PROMPT -> Rewrite every one of the entries below, swapping "salamander coiled tail" for "lizard tail" wherever it occurs and leaving everything else unchanged.

━━━━

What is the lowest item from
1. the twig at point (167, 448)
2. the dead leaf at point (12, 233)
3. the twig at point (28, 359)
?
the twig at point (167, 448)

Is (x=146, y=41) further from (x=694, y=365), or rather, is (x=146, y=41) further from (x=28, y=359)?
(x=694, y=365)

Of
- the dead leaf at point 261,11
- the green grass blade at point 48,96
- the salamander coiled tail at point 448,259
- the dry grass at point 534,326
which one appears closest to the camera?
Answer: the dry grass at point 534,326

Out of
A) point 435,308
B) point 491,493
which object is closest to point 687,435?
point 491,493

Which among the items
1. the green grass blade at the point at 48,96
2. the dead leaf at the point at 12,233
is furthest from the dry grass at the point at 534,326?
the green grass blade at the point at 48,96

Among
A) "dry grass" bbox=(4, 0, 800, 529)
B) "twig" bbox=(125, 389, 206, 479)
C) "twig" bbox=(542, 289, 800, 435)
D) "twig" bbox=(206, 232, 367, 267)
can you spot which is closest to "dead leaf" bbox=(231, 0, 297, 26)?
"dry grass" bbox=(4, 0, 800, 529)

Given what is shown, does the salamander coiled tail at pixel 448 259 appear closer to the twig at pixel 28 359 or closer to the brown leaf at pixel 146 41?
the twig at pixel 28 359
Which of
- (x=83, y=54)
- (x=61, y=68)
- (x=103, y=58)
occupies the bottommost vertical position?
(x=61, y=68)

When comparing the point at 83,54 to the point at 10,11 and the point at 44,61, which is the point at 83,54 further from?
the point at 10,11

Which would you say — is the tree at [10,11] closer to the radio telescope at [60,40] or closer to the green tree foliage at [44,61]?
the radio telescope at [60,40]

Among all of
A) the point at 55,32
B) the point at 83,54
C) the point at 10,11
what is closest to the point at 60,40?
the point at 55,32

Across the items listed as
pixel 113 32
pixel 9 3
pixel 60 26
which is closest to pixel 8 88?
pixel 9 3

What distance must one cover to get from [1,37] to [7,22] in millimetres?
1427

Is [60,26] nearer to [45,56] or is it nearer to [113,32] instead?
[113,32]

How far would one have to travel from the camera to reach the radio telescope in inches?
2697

━━━━

TASK RESULT ->
What is the lowest item from
1. the twig at point (167, 448)
2. the dead leaf at point (12, 233)
3. the twig at point (28, 359)
?
the twig at point (167, 448)

Is (x=146, y=41) further from (x=694, y=365), or rather, is (x=146, y=41) further from (x=28, y=359)?
(x=694, y=365)

Of
- the dead leaf at point 261,11
- the green grass blade at point 48,96
- the lizard tail at point 448,259
- the dry grass at point 534,326
which one appears closest to the camera?
Answer: the dry grass at point 534,326

Out of
A) point 435,308
B) point 491,493
which object is closest to point 687,435?
point 491,493

Which among the items
1. the green grass blade at the point at 48,96
2. the dead leaf at the point at 12,233
is furthest from the dry grass at the point at 534,326?
the green grass blade at the point at 48,96

Among
A) "dry grass" bbox=(4, 0, 800, 529)
B) "twig" bbox=(125, 389, 206, 479)
C) "twig" bbox=(542, 289, 800, 435)
D) "twig" bbox=(206, 232, 367, 267)
can you spot which is closest to "dead leaf" bbox=(231, 0, 297, 26)?
"dry grass" bbox=(4, 0, 800, 529)

Given what is shown, does the lizard tail at pixel 448 259 appear closer to the twig at pixel 28 359 or closer to the brown leaf at pixel 146 41?
the twig at pixel 28 359
Which of
- (x=83, y=54)
- (x=61, y=68)
- (x=103, y=58)
occupies the bottommost vertical position?
(x=61, y=68)

When comparing the point at 83,54 to the point at 10,11 and the point at 44,61, which is the point at 83,54 further from?
the point at 10,11

Which would you say — is the tree at [10,11] closer to the radio telescope at [60,40] or closer to the green tree foliage at [44,61]?
the radio telescope at [60,40]

Among all of
A) the point at 55,32
B) the point at 83,54
C) the point at 10,11
what is closest to the point at 60,40?
the point at 55,32

Across the items listed as
pixel 113 32
pixel 9 3
pixel 60 26
which is closest to pixel 8 88?
pixel 9 3

What distance must one cover to get from [1,37] to [7,22] in millimetres?
1427

Is [60,26] nearer to [45,56] or is it nearer to [113,32] instead?
[113,32]

How far would one have to travel from the camera to reach the radio telescope in inches?
2697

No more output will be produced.